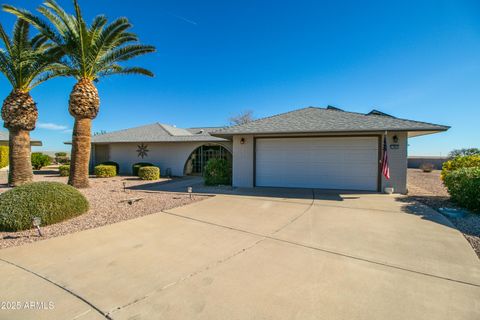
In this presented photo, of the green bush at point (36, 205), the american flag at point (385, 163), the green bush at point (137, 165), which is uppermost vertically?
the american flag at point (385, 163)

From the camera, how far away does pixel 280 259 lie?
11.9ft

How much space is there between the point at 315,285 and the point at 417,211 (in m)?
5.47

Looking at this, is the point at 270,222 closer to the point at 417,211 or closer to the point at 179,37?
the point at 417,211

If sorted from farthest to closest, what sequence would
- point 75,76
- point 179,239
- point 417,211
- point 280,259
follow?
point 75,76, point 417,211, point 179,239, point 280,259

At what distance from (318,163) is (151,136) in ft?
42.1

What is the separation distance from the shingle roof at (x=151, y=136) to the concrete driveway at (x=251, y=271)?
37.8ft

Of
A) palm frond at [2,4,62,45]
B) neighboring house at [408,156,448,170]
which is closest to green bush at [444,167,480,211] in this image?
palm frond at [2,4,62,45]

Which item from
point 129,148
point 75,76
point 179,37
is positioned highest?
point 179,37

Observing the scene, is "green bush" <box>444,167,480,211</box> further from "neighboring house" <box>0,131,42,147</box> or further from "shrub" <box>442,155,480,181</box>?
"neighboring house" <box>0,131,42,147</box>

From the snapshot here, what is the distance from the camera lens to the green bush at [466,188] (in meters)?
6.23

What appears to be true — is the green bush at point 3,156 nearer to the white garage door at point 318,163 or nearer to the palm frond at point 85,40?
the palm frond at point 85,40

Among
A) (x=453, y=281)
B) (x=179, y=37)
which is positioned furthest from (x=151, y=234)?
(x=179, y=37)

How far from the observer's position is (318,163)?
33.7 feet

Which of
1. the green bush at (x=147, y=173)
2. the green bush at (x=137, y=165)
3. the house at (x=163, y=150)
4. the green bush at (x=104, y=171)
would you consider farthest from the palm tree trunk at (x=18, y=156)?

Aim >> Reproduce all of the records above word for word, leaving out the pictures.

Result of this exercise >>
In this presented photo, of the green bush at point (36, 205), the american flag at point (385, 163), the green bush at point (137, 165), which is uppermost vertically?
the american flag at point (385, 163)

From the camera, how far away does pixel 280 259 lie?
11.9ft

How much space is there between the point at 315,285 and the point at 417,211 (in m)?
5.47

Looking at this, is the point at 270,222 closer to the point at 417,211 or closer to the point at 179,37?
the point at 417,211

If sorted from farthest to closest, what sequence would
- point 75,76
- point 179,239
- point 417,211
- point 280,259
follow?
point 75,76, point 417,211, point 179,239, point 280,259

At what distance from (318,163) is (151,136) in ft?
42.1

What is the separation distance from the shingle roof at (x=151, y=136) to the concrete driveway at (x=251, y=271)?
37.8ft

Of
A) palm frond at [2,4,62,45]
B) neighboring house at [408,156,448,170]
which is closest to green bush at [444,167,480,211] in this image?
palm frond at [2,4,62,45]

Which item from
point 129,148
point 75,76
point 179,37
is positioned highest?
point 179,37

Observing the scene, is "green bush" <box>444,167,480,211</box> further from "neighboring house" <box>0,131,42,147</box> or further from "shrub" <box>442,155,480,181</box>?
"neighboring house" <box>0,131,42,147</box>

From the snapshot here, what is the distance from the camera lens to the green bush at [466,188] (in meters)?
6.23

What appears to be true — is the green bush at point 3,156 nearer to the white garage door at point 318,163 or nearer to the palm frond at point 85,40?
the palm frond at point 85,40

Among
A) (x=453, y=281)
B) (x=179, y=37)
which is positioned furthest from (x=151, y=234)?
(x=179, y=37)

How far from the observer's position is (318,163)?
33.7 feet

Which of
1. the green bush at (x=147, y=173)
2. the green bush at (x=137, y=165)
3. the house at (x=163, y=150)
4. the green bush at (x=104, y=171)
would you consider farthest from the palm tree trunk at (x=18, y=156)?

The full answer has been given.